== INFORMATION GIVEN ==
────────────────────────────────────────

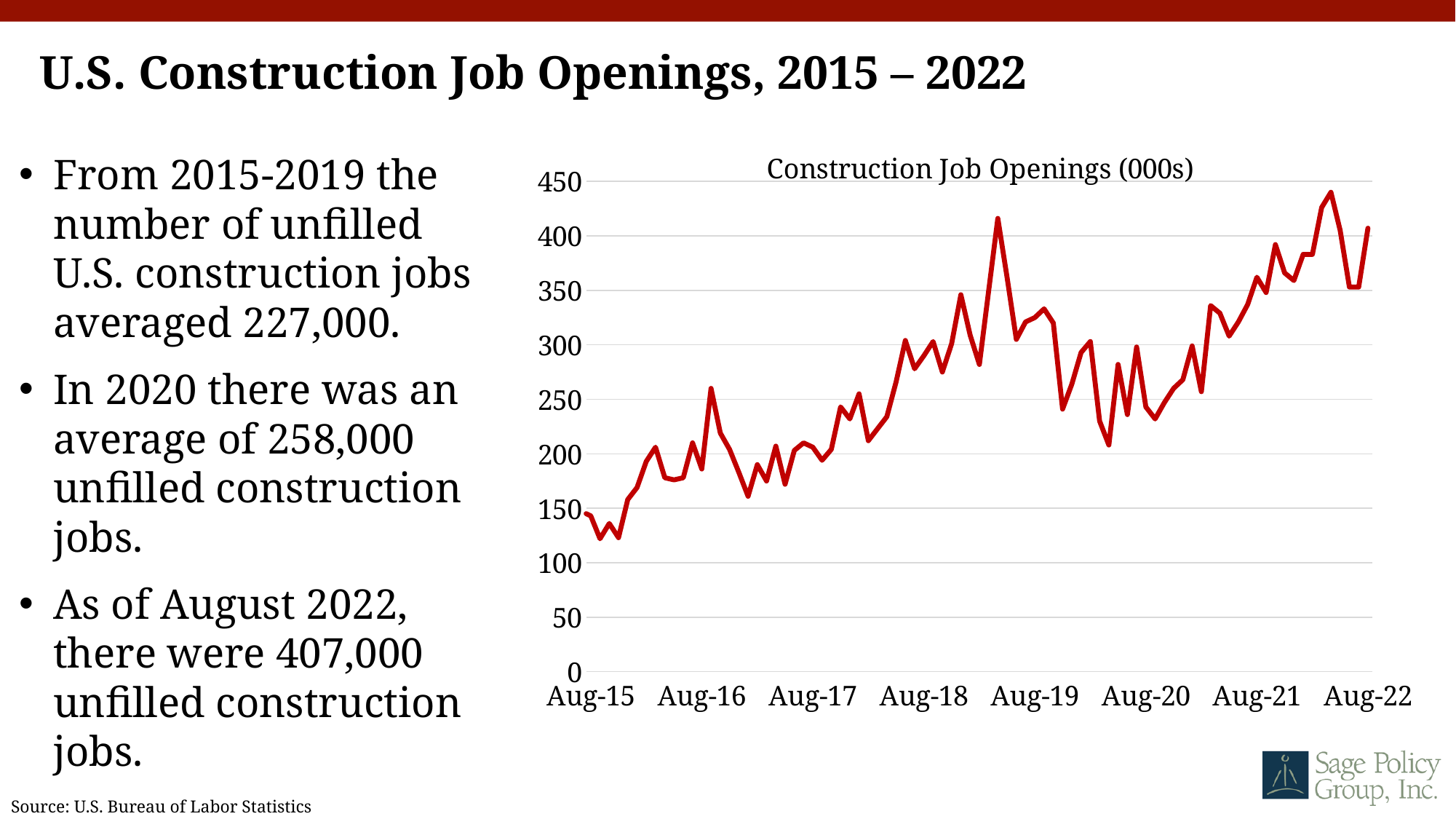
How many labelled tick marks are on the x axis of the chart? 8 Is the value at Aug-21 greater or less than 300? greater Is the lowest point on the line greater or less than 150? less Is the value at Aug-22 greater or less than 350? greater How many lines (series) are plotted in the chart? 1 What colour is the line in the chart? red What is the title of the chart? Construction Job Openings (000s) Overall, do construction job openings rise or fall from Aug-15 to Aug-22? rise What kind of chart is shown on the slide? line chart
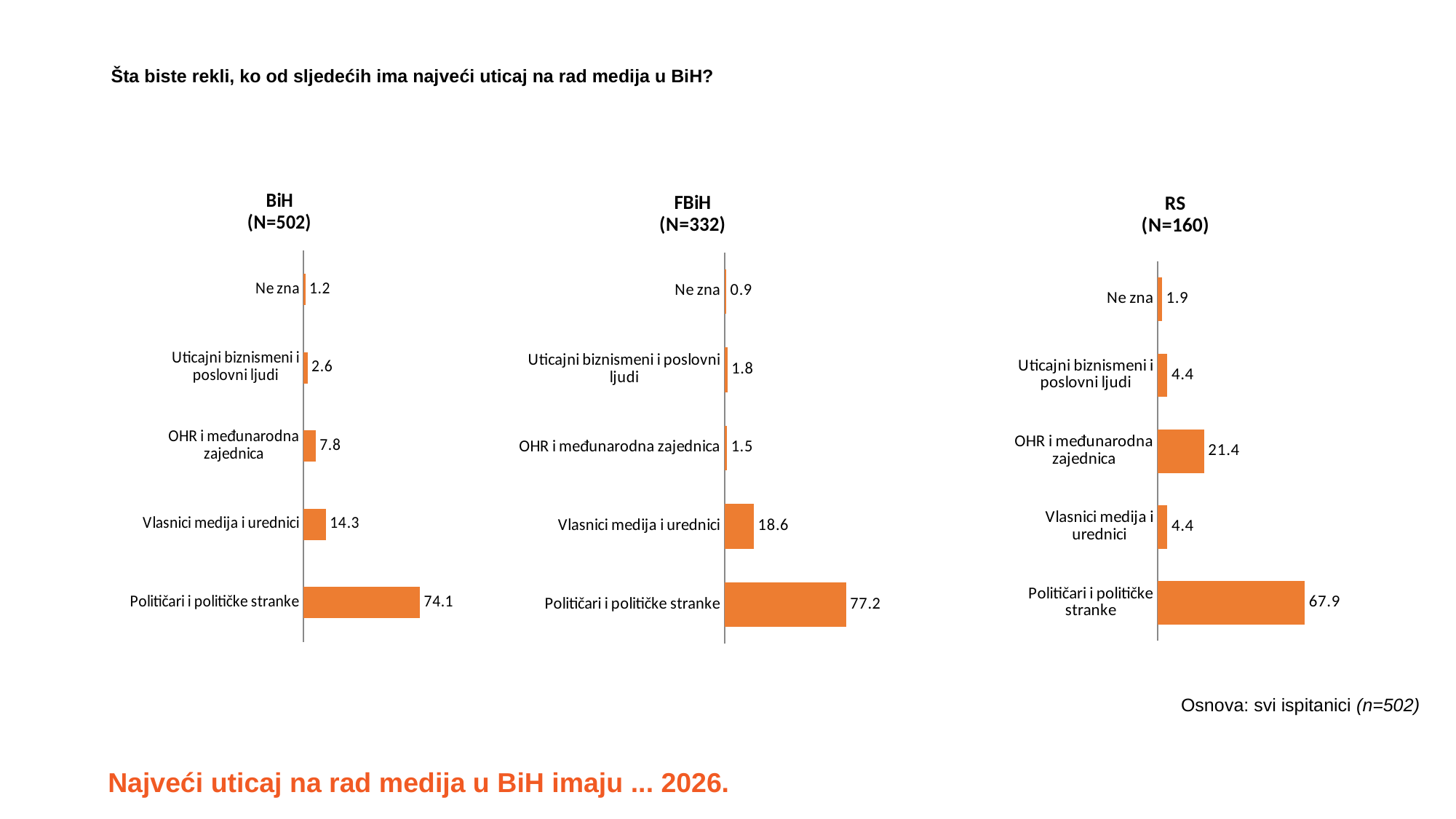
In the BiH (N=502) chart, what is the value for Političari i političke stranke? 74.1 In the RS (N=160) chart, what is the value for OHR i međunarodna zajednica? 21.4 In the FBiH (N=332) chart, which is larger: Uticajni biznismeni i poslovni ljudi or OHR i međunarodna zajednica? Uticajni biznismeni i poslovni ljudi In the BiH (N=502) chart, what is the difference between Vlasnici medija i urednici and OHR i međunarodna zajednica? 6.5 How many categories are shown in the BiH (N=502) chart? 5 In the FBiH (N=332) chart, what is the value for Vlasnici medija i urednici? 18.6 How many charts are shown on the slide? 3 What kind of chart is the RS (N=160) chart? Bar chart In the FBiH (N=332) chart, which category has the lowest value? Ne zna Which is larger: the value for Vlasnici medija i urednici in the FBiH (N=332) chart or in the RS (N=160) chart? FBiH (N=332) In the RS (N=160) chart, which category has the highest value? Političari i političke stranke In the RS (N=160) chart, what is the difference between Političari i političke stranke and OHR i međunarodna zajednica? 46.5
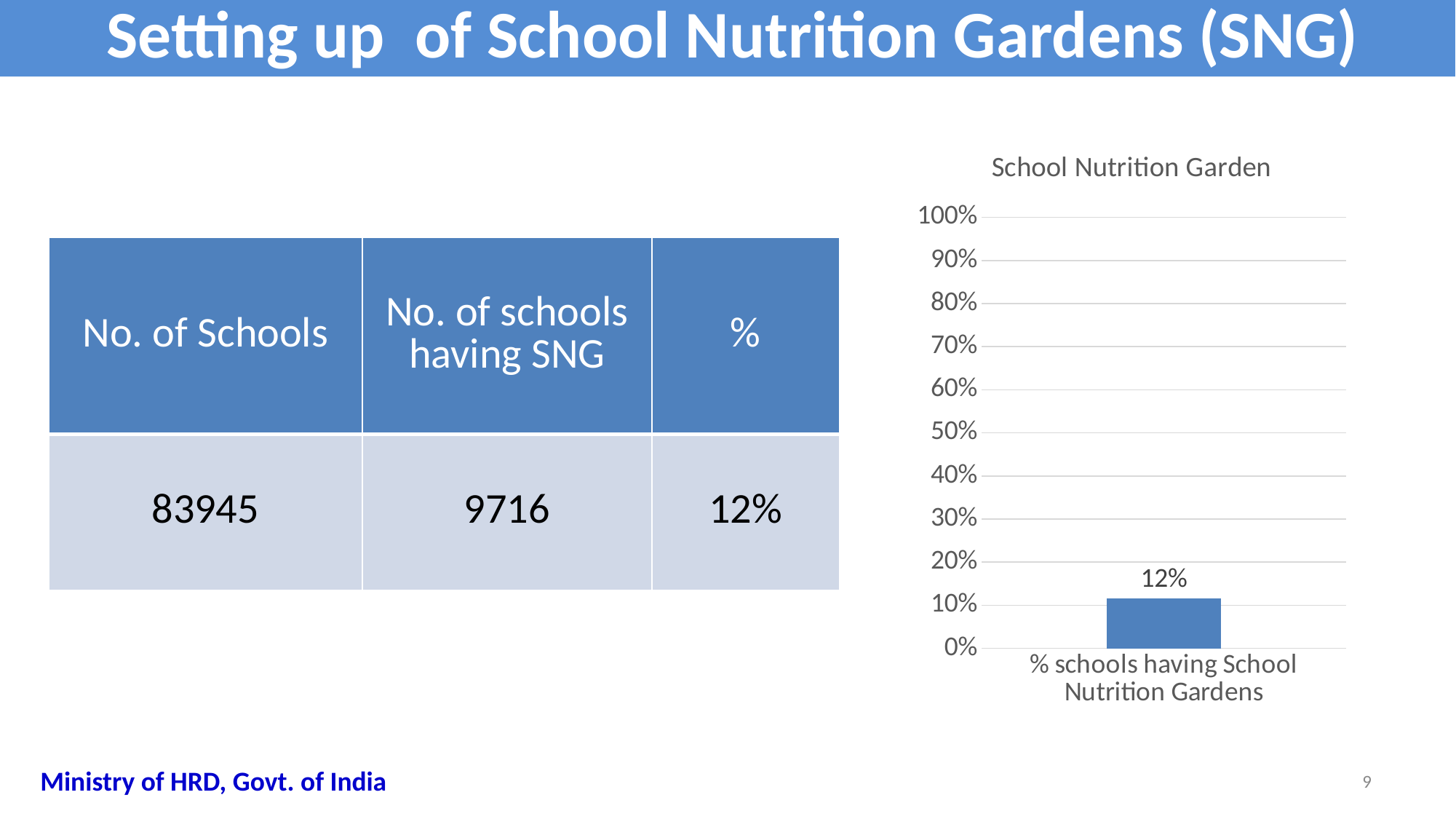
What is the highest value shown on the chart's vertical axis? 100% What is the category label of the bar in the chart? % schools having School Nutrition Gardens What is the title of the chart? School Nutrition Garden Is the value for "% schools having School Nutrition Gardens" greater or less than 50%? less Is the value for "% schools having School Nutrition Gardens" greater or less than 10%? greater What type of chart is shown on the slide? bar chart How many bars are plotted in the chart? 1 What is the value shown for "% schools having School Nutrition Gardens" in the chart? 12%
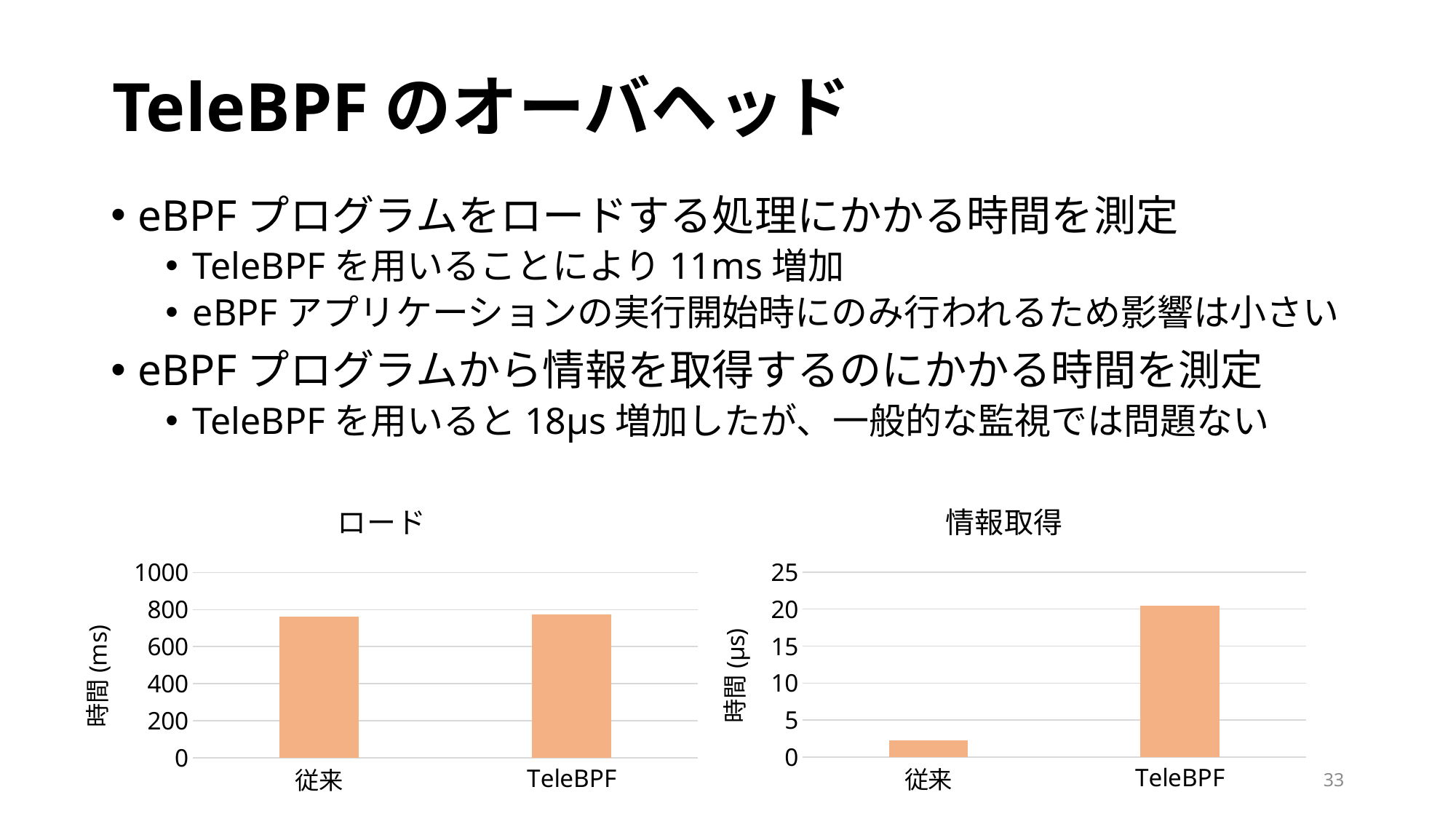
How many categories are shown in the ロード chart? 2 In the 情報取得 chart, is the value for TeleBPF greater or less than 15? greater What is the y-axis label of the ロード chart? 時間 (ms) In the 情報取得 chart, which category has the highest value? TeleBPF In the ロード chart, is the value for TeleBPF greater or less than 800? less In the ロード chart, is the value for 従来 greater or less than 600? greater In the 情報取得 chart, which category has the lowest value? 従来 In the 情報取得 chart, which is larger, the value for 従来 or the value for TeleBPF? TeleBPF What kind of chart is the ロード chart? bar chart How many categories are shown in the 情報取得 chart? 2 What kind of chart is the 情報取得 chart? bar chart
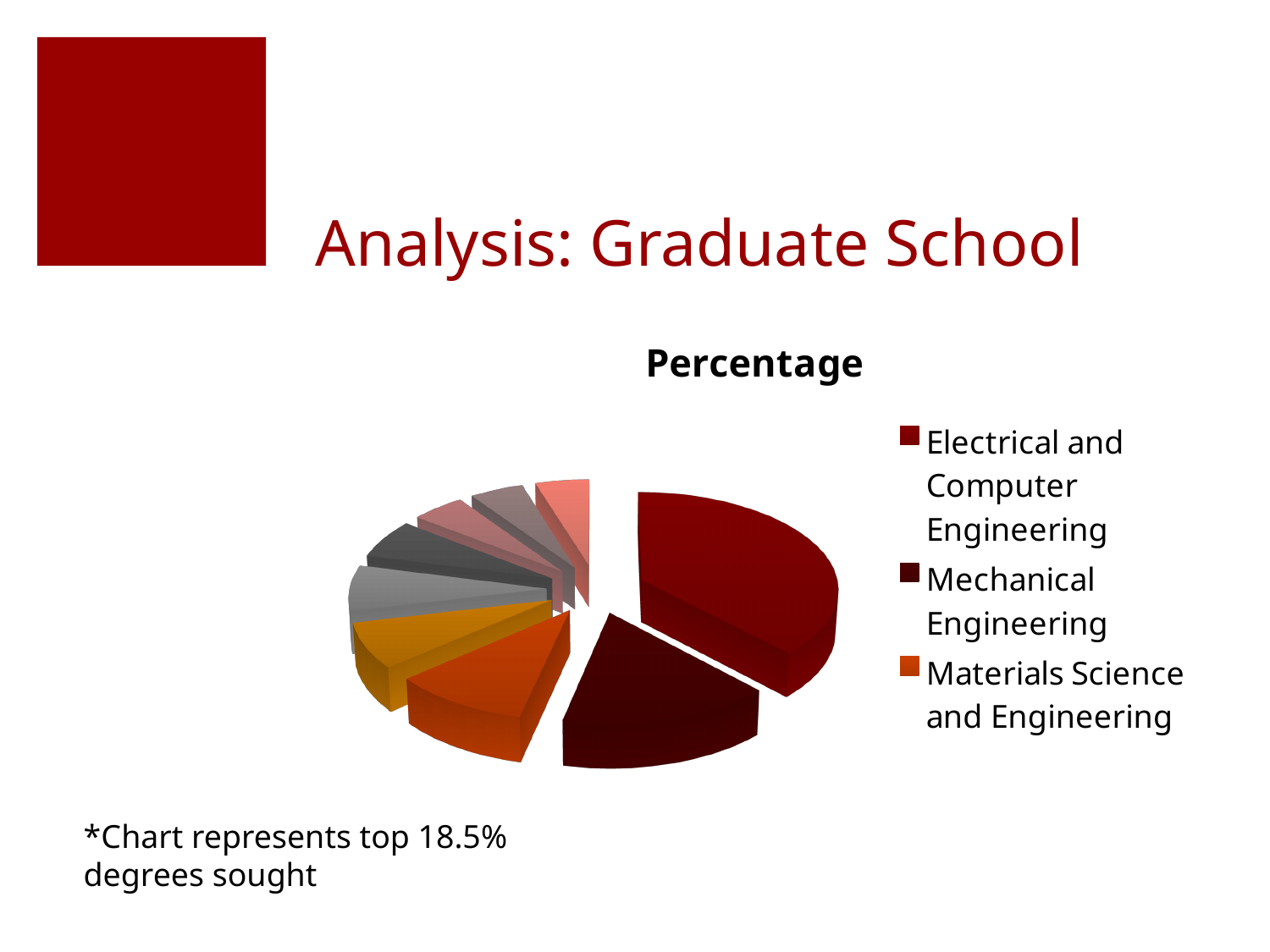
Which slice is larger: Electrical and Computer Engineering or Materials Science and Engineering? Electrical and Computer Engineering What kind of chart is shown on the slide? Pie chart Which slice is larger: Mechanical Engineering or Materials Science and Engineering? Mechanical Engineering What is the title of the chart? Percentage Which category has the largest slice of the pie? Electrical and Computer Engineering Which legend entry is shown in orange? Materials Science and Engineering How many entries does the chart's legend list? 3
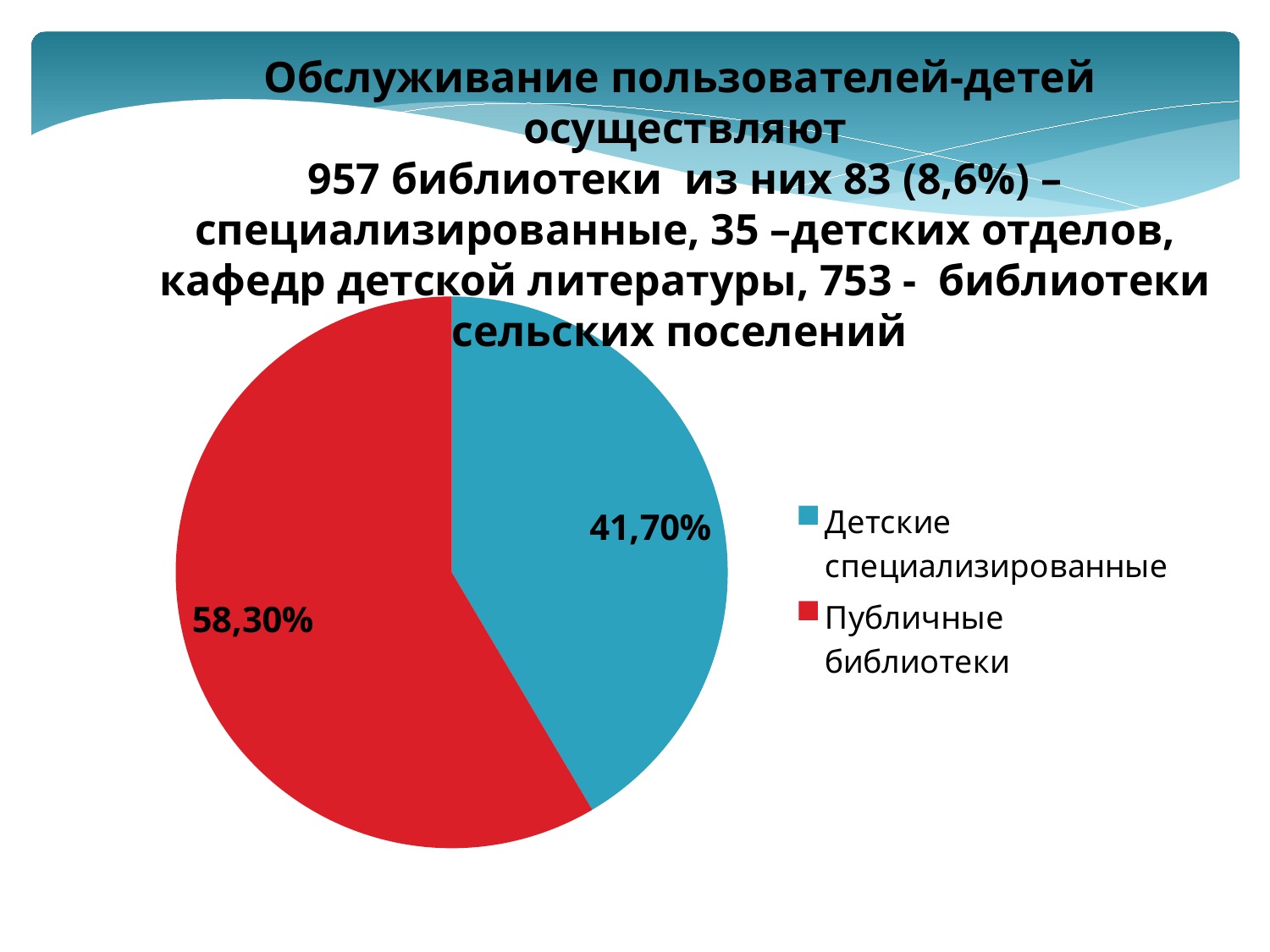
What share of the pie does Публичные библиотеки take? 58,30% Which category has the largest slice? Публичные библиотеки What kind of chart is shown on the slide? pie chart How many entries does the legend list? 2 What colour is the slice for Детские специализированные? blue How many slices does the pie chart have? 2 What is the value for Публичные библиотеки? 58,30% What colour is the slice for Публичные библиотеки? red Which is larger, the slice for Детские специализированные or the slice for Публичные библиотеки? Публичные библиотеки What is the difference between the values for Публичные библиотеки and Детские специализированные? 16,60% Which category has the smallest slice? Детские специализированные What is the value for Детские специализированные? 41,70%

────────────────────────────────────────

== GOAL OF THE EXERCISE ==
Reproduce the items word for word, from the line with "What is the highest" up to and including the line with "Which slice is larger: Electrical". Omit the pictures from your answer.

== EXERCISE RESULT ==
What is the highest value shown on the chart's vertical axis? 100% What is the category label of the bar in the chart? % schools having School Nutrition Gardens What is the title of the chart? School Nutrition Garden Is the value for "% schools having School Nutrition Gardens" greater or less than 50%? less Is the value for "% schools having School Nutrition Gardens" greater or less than 10%? greater What type of chart is shown on the slide? bar chart How many bars are plotted in the chart? 1 What is the value shown for "% schools having School Nutrition Gardens" in the chart? 12%
How many categories are shown in the ロード chart? 2 In the 情報取得 chart, is the value for TeleBPF greater or less than 15? greater What is the y-axis label of the ロード chart? 時間 (ms) In the 情報取得 chart, which category has the highest value? TeleBPF In the ロード chart, is the value for TeleBPF greater or less than 800? less In the ロード chart, is the value for 従来 greater or less than 600? greater In the 情報取得 chart, which category has the lowest value? 従来 In the 情報取得 chart, which is larger, the value for 従来 or the value for TeleBPF? TeleBPF What kind of chart is the ロード chart? bar chart How many categories are shown in the 情報取得 chart? 2 What kind of chart is the 情報取得 chart? bar chart
Which slice is larger: Electrical and Computer Engineering or Materials Science and Engineering? Electrical and Computer Engineering What kind of chart is shown on the slide? Pie chart Which slice is larger: Mechanical Engineering or Materials Science and Engineering? Mechanical Engineering What is the title of the chart? Percentage Which category has the largest slice of the pie? Electrical and Computer Engineering Which legend entry is shown in orange? Materials Science and Engineering How many entries does the chart's legend list? 3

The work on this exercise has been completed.